# Exercice écrit 1
D'après le texte sur le télétravail, de quelle date est l'Accord-Cadre Européen sur lequel s'appuie la définition du télétravail ?

# Texte fourni

_ _ _ _ _

Publié le 05 janvier 2011 par Mdial

Le télétravail très en retard en France.

Avant d’embarquer sur le sujet du télétravail en France, il faudrait définir ce que c’est.  En m’appuyant sur la définition de l’Accord-Cadre Européen du 16 juillet 2002, le télétravail est le travail qui se fait à distance du bureau grâce aux technologies, principalement à la maison ou dans un local qui est plus pratique par rapport au domicile (par exemple: un centre de télétravail), et cela de façon régulière.   Ce travail doit s’accomplir pendant les horaires habituels du travail et peut être soit un travail spécifique, ou à temps partiel, mais jamais celui ramené ponctuellement ou même chroniquement à la maison.

_ _ _ _ _

# Enregistrements extraits
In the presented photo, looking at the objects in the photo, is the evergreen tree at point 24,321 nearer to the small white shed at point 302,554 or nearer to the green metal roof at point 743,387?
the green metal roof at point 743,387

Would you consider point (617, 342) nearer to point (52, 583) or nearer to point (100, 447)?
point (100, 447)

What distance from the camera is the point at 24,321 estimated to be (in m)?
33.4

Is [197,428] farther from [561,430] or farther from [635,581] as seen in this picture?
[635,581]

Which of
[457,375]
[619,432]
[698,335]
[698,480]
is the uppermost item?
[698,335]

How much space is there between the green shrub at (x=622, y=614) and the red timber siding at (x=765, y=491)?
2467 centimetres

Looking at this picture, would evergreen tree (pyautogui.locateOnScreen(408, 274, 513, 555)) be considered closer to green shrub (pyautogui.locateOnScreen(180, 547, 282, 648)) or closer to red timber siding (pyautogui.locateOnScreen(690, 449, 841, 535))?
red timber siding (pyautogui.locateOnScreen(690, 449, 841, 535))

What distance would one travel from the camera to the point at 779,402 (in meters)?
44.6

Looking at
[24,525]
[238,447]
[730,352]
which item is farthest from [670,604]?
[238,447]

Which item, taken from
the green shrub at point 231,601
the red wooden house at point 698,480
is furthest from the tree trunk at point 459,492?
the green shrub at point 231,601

_ _ _ _ _

# Exercice écrit 2
Comptez les lignes des enregistrements qui contiennent le mot « roof », puis indiquez seulement ce nombre.

# Réponse complète 1
Du 16 juillet 2002.

# Réponse complète 2
2